When it comes to adapting a property like "Dragon Ball" — that is, something with a massive fan base, but little cultural traction outside its closest followers — accuracy to the source material seems to be key. While 20th Century Fox clearly wanted to make a version of "Dragon Ball" that would have crossover appeal and resemble other hit movies, in so doing, they abandoned a lot of details that made the show appealing to its fan base. As such, it was roundly rejected. Marsters talked about how his hopes ran high that crowds would accept it ... and the horror of finding it rejected: 

"So this is the funny ending to it. So, it comes out, and I wanted to hit, because frankly we get three pictures out of it if it hits, and we get another chance to do it again, and then we get to do 'Dragon Ball Z' material, and my character is going to transform into the Piccolo that we all know. Because I was doing King Piccolo, so I wanted to ... I wanted to pump out and be Piccolo and surprise everybody."

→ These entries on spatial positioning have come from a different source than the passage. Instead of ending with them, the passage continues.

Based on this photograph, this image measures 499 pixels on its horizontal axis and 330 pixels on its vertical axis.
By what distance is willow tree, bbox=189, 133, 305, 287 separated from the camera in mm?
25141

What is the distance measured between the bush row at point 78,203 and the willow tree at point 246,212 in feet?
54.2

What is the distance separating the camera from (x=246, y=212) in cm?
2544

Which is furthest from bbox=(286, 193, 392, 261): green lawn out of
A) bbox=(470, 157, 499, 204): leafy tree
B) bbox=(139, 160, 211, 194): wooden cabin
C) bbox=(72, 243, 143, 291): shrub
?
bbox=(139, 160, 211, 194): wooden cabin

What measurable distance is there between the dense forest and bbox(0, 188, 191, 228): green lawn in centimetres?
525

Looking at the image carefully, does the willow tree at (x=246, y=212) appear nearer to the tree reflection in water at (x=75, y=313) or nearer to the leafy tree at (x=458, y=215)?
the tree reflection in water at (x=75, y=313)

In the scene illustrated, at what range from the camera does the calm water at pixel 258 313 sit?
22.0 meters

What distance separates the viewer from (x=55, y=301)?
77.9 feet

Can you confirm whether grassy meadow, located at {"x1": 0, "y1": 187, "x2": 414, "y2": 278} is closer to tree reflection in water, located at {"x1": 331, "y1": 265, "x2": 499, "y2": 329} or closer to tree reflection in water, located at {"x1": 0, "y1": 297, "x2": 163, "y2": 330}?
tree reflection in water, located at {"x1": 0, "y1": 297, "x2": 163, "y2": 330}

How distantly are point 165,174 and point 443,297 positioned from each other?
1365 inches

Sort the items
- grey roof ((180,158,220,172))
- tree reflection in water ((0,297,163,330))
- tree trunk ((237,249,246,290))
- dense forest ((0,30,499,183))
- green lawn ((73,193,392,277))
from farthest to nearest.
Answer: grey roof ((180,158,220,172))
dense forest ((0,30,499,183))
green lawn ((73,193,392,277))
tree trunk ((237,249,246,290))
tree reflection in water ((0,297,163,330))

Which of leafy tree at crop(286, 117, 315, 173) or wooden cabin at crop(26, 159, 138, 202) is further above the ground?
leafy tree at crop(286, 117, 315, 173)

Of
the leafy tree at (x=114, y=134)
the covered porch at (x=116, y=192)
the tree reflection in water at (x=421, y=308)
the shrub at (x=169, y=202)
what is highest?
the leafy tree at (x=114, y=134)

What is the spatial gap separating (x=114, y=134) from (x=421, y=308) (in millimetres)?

The opening night was promising, as Marsters entered a full theater full of enthused fans, waiting to see the action. 

"And so, my son was all excited about the movie, and so we go into the Cineplex, and he leads us into the theater, and I'm like, 'Please man, full house, opening night,' and we walk in there and it's packed. It smells like body odor, beautiful. And it's hard to get three seats together, my daughter, my son and I, and we get three seats together and I'm so excited. Something in my brain goes off like, 'This is too good to be true.'"

As the axiom goes, if something seems too good to be true, it probably is.

This is Fast & Furious, man

The saddest part of the story lies ahead, as Marsters slowly came to realize the truth about that packed, armpit-scented movie theater: 

"And I lean over to the teenager next to me and say, 'Is this Dragon Ball?' and he goes, 'What?' and I go, 'Is this Dragon Ball?' And he goes, 'What? No! This is 'Fast & Furious,' man!' So we get up, and we go across the hall to 'Dragon Ball'; my son was so excited he led us into the wrong theater. And I'm thinking, 'Please man, just 50 people.' And we walk in there, and including us three, there's five people in the audience." 

That opening night was indicative of things to come. The $30 million production had a $4 million opening on Easter weekend in 2009, eventually scraping in a scant $9.3 million domestically. As mentioned, "Evolution" was not embraced by fans, and was soon relegated to the ash heap. Akira Toriyama would later say on the event of "Dragon Ball's" 30th anniversary that he had meant to retire from the title, but the live-action movie was so bad, he had to return to wash the bad taste out of everyone's mouths. In 2016, the film's screenwriter, Ben Ramsay, openly apologized to "Dragon Ball" fans for what he made. 

Sequel plans were scrapped and "Dragon Ball" anime became the center of the franchise once again. Fans will always have the original, luckily, and can look to Wong's feature film as a mere hiccup in an otherwise beloved media franchise.